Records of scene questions
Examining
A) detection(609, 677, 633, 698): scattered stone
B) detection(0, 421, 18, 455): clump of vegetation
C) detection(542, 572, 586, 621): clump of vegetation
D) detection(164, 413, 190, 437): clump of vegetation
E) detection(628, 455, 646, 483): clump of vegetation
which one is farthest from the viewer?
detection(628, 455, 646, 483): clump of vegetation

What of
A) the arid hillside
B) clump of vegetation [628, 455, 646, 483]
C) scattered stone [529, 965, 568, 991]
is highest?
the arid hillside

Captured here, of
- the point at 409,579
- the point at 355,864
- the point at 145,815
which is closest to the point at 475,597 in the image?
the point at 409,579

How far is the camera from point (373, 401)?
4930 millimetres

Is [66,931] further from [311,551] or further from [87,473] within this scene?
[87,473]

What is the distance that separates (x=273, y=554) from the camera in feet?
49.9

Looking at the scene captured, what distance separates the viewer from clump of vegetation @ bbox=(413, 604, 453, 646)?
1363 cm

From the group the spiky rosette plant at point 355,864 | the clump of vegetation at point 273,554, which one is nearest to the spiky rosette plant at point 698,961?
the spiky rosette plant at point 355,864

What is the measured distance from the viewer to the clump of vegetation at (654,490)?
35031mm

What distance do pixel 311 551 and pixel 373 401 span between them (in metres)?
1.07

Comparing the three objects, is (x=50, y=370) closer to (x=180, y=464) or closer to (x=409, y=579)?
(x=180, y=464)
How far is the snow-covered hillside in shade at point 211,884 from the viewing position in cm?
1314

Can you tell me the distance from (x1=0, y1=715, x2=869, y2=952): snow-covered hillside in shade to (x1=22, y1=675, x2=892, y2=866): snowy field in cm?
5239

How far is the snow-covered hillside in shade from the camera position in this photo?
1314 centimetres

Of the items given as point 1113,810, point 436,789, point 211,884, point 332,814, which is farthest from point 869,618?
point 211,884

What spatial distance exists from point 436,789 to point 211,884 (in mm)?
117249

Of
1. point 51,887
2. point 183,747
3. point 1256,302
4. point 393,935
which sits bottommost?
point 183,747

=== WHAT IS EXPECTED ===
Copy all of the data above, line by line, without altering anything.

=== THE SOLUTION ===
Examining
A) detection(609, 677, 633, 698): scattered stone
B) detection(0, 421, 18, 455): clump of vegetation
C) detection(542, 572, 586, 621): clump of vegetation
D) detection(164, 413, 190, 437): clump of vegetation
E) detection(628, 455, 646, 483): clump of vegetation
which one is farthest from the viewer?
detection(628, 455, 646, 483): clump of vegetation

What of
A) the arid hillside
B) clump of vegetation [628, 455, 646, 483]
C) scattered stone [529, 965, 568, 991]
is highest?
the arid hillside

Captured here, of
- the point at 409,579
- the point at 355,864
- the point at 145,815
which is closest to the point at 475,597 in the image?
the point at 409,579

How far is the camera from point (373, 401)?
4930 millimetres

Is [66,931] further from [311,551] or further from [87,473] within this scene?
[87,473]

What is the distance that separates (x=273, y=554) from the camera in feet?
49.9

Looking at the scene captured, what distance separates the viewer from clump of vegetation @ bbox=(413, 604, 453, 646)?
1363 cm

From the group the spiky rosette plant at point 355,864 | the clump of vegetation at point 273,554, which one is nearest to the spiky rosette plant at point 698,961?
the spiky rosette plant at point 355,864

What is the measured distance from the viewer to the clump of vegetation at (654,490)?
35031mm

What distance do pixel 311 551 and pixel 373 401 span between them (in metres)?
1.07

Comparing the three objects, is (x=50, y=370) closer to (x=180, y=464) or closer to (x=409, y=579)?
(x=180, y=464)
How far is the snow-covered hillside in shade at point 211,884 from the viewing position in cm?
1314

Can you tell me the distance from (x1=0, y1=715, x2=869, y2=952): snow-covered hillside in shade to (x1=22, y1=675, x2=892, y2=866): snowy field in cm?
5239

How far is the snow-covered hillside in shade from the camera position in this photo?
1314 centimetres

Of the items given as point 1113,810, point 436,789, point 211,884, point 332,814, which is farthest from point 869,618?
point 211,884

What spatial distance exists from point 436,789 to point 211,884 (in mm)?
117249

Of
1. point 51,887
2. point 183,747
3. point 1256,302
4. point 393,935
which sits bottommost?
point 183,747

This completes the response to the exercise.